Внушение со стороны М. Л. Магницкого заставило Г. Ф. Вишневского думать о потере покровительства со стороны попечителя, поэтому в прошении от 23 октября 1824 г. он просил отставки от всех занимаемых им должностей: инспектора студентов, директора педагогического института, председателя Строительного комитета, члена комиссии для свидетельствования университетских строений; а также выдачи аттестата, паспорта и послужного списка о службе для вступления в другой род службы. Однако просьба Вишневского была оставлена без действия. Свой пансион он закрыл50. В «ведомости» за 1825 г. он отсутствует.
Неприязненные отношения Вишневского с Никольским начались с самого прибытия нового инспектора в университет. В основе лежало сложное материальное положение Вишневского, вернее, его многочисленные и значительные долги. При назначении его в Казанский университет он получил тот же оклад, что и его предшественник коллежский советник Ф. П. Барсов — 2 900 руб. Кроме того, ему были выданы «на подъем» 700 руб. из училищного капитала и 2 000 руб. в счет жалованья из Департамента народного просвещения51.

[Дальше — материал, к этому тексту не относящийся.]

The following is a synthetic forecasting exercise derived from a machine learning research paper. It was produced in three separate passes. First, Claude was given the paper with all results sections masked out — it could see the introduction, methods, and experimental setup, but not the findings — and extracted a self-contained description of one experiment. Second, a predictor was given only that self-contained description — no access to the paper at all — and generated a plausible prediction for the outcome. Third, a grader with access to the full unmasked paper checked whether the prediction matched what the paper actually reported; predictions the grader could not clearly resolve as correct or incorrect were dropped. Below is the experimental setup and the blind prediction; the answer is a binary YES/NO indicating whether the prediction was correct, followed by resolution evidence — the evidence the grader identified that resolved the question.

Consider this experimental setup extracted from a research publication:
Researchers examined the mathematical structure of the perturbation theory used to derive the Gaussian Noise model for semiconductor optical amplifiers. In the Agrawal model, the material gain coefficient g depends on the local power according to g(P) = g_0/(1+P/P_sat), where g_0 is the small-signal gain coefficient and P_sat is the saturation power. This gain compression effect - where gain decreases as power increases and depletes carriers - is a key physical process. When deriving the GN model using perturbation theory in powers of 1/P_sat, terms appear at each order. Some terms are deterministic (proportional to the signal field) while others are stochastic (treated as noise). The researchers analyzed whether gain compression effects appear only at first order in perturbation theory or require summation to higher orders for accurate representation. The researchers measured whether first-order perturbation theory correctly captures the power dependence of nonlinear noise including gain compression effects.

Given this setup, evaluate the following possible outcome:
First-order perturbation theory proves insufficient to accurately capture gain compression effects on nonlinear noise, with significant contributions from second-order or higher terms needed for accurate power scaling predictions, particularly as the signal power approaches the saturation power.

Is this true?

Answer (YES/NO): YES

Дело о долгах Вишневского началось с прошения княжны А. П. Волконской к попечителю округа от 25 июня 1823 г. Она просила вычесть долг Вишневского 1 070 руб. из его жалованья52. 24 сентября 1823 г. подал аналогичное прошение исправляющий должность бухгалтера при Казанском университете коллежский секретарь Синюков о долге 10-летней давности (в 500 руб.)53, 12 мая 1824 г. — княжна Елена Гико* (в 675 руб.)54, 14 мая — француз Бидо (в 1 500 руб.)55, 7 июля — А. А. Стратилатов (в 200 руб.)56, в ноябре 1824 г. Волконская сообщила о долге в 2 545 руб.57 Таким образом, общий долг Вишневского составлял 6 490 руб. ассигнациями. Кроме того, он был должен профессору Санкт-Петербургского университета надворному советнику А. И. Галичу 2 660 руб. Всего: 9 150 руб. Большая часть долгов была сделана в начале 1823 г., когда Вишневский переезжал в Казань (7 550 руб.).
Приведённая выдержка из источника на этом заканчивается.